:: Excerpted passage ::
It didn’t look like much, but you could tell this table was set for a king in a humble manner that their culture and means allowed. Looking at the table, you would think the food was enough for about five people, but this evening, there would be fifteen in attendance. When dinner started, chicken and potatoes were served and we all ate until we were full. The food was more than delicious because it was served with love and grace. When we thought the meal was finished, Natalia brought out a Ukrainian specialty dessert, along with a large sheet cake and a large platter of fruit (bananas, apples, oranges). All homemade. Everything on this table was grown and/or raised by this family.
I noticed something different as I watched this family. A joy that illuminated the faces of the children and peace, accompanied by a strength that rested on Andriy and Natalia. Then as they began to explain their heart for God, I soon understood.
Andriy was once addicted to drugs. His veins were unrecognizable from the years of drug abuse. A local pastor found Andriy with a rope in his hand on his way to commit suicide. After his wife left him, Andriy was convinced that no one loved him, not even this God that this pastor spoke about. Through God’s love, Andriy not only gave his life to Jesus but was immediately delivered from the drugs and demons that controlled his life. God called him to be a church planter in a nation where most believe as he once did that there is no God.
In six years, Pastor Andriy has pioneered and planted three churches. He had been ministering in this small village for the last six months and already fifteen people had given their lives to Jesus. All who were born atheist and lived in communism all their lives. When we asked him, “How do you present the gospel to these people who don’t believe there is a God?”
His words rang loud in my ears, “These people watch us work and raise our children. They notice at school that our children are different than the other children because they are well behaved and peaceful. We work hard in our garden as a family and invite neighbors into our home for meals. Many have given their lives to Jesus in our garden and around this table.”
I’ve heard sermons and stories of how to share the gospel. Go out into the streets, knock on doors, and proclaim the gospel to everyone you meet. What if it was so much easier than that? What if instead of doing, we just started living… Living life with others, off our phones, out of our houses, and into the lives of others?
What if like Andriy & Natalia’s life and Jesus’ example…. “We go preach the gospel and if necessary, speak.”
:::
:: Data extracts ::
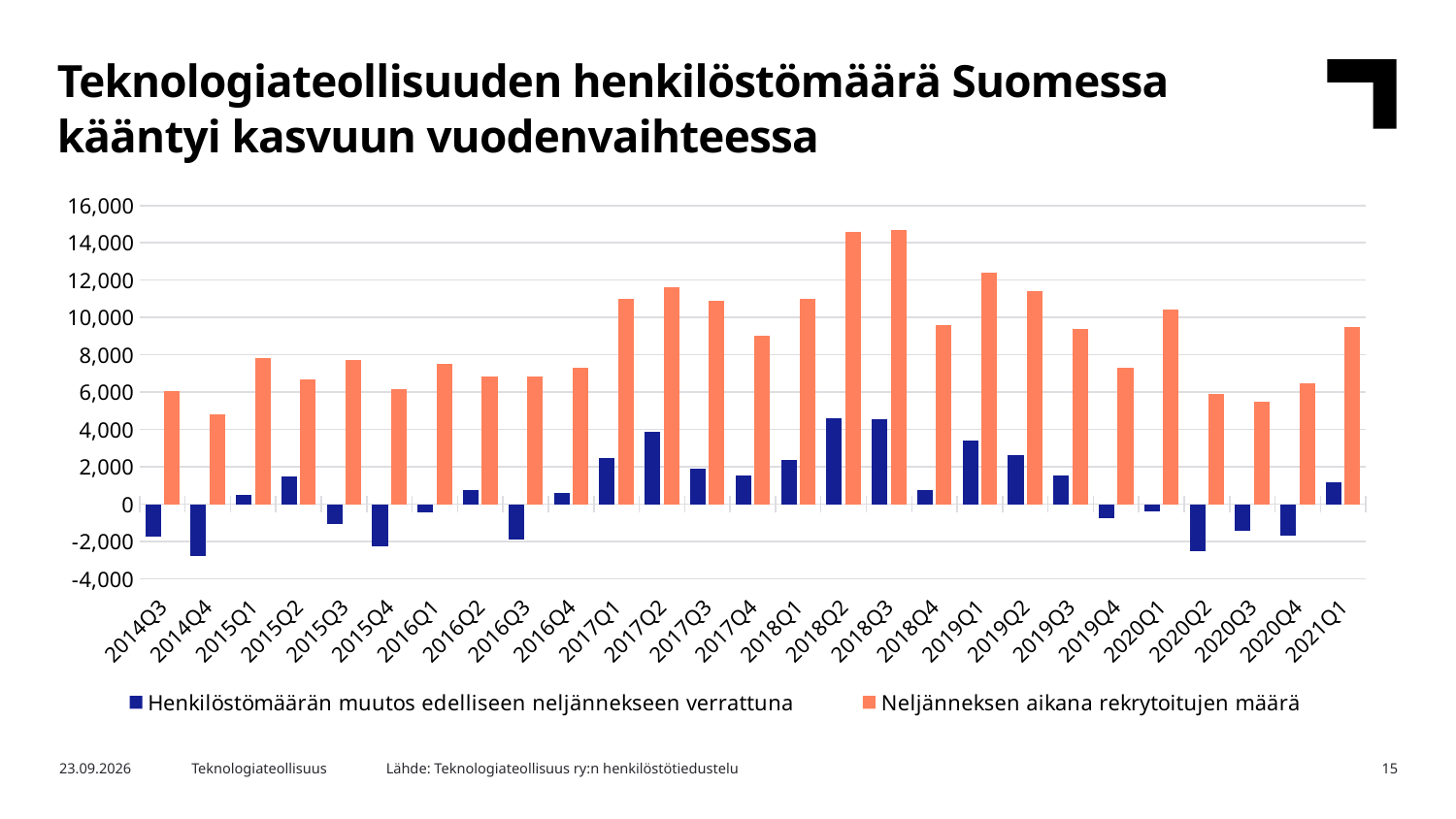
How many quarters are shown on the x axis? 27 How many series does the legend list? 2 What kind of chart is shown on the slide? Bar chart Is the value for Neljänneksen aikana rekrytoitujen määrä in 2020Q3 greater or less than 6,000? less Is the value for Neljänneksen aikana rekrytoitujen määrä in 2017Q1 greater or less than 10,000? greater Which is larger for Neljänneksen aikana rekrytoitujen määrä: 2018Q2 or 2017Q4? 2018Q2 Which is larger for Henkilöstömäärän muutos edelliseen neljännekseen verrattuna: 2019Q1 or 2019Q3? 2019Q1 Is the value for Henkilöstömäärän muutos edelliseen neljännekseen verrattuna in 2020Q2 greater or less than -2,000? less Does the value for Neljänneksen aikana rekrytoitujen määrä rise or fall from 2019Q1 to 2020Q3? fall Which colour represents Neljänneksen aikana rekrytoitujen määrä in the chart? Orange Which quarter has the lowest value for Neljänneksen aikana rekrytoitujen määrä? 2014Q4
:::
:: Data extracts ::
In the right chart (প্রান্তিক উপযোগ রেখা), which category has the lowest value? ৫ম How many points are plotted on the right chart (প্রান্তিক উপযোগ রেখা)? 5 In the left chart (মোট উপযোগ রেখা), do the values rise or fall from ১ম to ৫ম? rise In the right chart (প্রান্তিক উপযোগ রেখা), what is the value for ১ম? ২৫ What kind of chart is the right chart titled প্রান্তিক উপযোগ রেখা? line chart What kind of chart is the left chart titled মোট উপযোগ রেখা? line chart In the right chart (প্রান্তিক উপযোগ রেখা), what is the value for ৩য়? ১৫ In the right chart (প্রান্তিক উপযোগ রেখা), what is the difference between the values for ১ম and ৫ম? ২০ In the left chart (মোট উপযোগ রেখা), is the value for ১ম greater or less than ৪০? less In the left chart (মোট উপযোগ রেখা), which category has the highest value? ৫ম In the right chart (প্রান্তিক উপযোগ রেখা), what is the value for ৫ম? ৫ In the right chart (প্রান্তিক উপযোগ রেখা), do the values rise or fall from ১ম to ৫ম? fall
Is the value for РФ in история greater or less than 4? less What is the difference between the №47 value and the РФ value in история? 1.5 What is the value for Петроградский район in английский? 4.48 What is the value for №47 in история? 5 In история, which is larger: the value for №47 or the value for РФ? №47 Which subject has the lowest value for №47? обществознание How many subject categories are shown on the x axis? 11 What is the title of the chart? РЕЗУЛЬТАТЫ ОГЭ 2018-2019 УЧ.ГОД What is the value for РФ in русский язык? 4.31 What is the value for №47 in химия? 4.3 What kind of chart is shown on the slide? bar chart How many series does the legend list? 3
:::
Exercise requirements:
1. Write out the passage about Andriy and Natalia from "His words rang" to "lives of others?".
2. In the passage about Andriy and Natalia, how many churches has Pastor Andriy pioneered and planted in six years?
The records are separate material and have no connection to the passage about Andriy and Natalia.

Solutions to the tasks:
1.
His words rang loud in my ears, “These people watch us work and raise our children. They notice at school that our children are different than the other children because they are well behaved and peaceful. We work hard in our garden as a family and invite neighbors into our home for meals. Many have given their lives to Jesus in our garden and around this table.”
I’ve heard sermons and stories of how to share the gospel. Go out into the streets, knock on doors, and proclaim the gospel to everyone you meet. What if it was so much easier than that? What if instead of doing, we just started living… Living life with others, off our phones, out of our houses, and into the lives of others?

2. Three churches.